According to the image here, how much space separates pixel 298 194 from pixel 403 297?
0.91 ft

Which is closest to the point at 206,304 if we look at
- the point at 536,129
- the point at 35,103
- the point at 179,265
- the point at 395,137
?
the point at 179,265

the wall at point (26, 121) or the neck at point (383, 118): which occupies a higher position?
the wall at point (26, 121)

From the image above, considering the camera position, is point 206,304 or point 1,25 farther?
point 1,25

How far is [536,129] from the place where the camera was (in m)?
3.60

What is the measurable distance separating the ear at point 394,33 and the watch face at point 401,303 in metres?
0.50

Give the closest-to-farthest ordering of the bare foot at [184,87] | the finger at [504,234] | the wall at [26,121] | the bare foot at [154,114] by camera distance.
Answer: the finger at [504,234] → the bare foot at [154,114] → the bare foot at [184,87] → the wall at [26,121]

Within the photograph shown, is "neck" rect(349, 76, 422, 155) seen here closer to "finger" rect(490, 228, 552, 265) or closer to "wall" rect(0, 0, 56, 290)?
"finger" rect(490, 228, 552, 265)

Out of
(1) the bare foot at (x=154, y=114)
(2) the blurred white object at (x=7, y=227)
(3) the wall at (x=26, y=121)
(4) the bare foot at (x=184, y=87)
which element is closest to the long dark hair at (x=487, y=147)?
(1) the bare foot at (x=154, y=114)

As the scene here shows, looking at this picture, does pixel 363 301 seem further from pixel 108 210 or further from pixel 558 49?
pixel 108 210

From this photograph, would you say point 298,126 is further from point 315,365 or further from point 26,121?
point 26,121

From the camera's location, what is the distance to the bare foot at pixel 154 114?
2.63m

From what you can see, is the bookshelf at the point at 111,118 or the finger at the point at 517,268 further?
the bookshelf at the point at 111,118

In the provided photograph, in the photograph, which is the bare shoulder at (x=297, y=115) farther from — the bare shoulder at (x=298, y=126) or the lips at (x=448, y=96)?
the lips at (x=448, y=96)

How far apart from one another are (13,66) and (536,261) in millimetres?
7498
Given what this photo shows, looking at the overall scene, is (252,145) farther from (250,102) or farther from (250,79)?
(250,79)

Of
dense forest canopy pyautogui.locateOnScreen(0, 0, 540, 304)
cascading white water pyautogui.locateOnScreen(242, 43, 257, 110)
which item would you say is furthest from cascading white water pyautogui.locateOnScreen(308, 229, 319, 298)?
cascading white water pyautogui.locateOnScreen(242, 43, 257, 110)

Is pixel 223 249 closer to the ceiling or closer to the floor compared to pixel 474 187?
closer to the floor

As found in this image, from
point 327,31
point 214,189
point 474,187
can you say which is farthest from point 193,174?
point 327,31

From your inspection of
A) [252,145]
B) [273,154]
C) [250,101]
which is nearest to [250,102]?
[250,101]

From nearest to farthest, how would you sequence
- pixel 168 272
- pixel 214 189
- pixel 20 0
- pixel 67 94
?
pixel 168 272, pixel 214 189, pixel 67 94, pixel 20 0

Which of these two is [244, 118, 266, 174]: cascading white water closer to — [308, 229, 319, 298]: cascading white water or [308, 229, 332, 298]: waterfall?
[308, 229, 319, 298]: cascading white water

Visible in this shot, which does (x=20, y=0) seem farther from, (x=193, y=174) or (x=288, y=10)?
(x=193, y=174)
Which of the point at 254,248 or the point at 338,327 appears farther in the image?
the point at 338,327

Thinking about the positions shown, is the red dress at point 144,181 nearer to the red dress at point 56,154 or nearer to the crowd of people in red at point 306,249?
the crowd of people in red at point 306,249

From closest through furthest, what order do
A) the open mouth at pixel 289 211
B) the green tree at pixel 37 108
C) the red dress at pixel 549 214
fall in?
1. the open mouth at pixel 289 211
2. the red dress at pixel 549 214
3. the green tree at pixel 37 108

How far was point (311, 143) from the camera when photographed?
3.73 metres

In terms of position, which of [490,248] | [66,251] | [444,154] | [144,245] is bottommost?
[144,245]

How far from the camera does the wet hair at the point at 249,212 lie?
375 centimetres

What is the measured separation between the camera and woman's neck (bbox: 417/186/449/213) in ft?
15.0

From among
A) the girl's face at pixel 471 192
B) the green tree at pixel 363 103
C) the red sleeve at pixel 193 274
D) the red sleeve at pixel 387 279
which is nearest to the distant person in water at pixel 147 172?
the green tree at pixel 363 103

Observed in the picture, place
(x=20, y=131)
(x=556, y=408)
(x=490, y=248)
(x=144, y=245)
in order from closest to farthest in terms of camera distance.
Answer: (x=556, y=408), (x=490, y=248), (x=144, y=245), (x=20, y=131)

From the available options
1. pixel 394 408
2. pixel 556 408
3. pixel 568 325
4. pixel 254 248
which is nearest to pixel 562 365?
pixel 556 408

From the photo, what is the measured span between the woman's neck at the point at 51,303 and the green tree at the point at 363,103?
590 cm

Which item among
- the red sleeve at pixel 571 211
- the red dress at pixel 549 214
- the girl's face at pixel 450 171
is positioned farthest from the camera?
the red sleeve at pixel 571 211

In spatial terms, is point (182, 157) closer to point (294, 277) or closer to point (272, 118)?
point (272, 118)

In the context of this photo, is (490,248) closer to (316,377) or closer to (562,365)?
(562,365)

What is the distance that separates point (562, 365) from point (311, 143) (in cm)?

-- -- --

> Required task: Quote, word for word, every line starting at the one that contains "Observed in the picture, place" and ending with the final line of the entries.

> Exercise solution:
Observed in the picture, place
(x=20, y=131)
(x=556, y=408)
(x=490, y=248)
(x=144, y=245)
in order from closest to farthest in terms of camera distance.
Answer: (x=556, y=408), (x=490, y=248), (x=144, y=245), (x=20, y=131)

From the available options
1. pixel 394 408
2. pixel 556 408
3. pixel 568 325
4. pixel 254 248
which is nearest to pixel 562 365?
pixel 556 408

From the photo, what is the measured span between the woman's neck at the point at 51,303 and the green tree at the point at 363,103?
590 cm

Which item among
- the red sleeve at pixel 571 211
- the red dress at pixel 549 214
- the girl's face at pixel 450 171
is positioned farthest from the camera?
the red sleeve at pixel 571 211

In spatial terms, is point (182, 157) closer to point (294, 277) or closer to point (272, 118)?
point (272, 118)

In the context of this photo, is (490,248) closer to (316,377) or closer to (562,365)?
(562,365)

What is the distance that separates point (562, 365) from point (311, 143) (in cm)?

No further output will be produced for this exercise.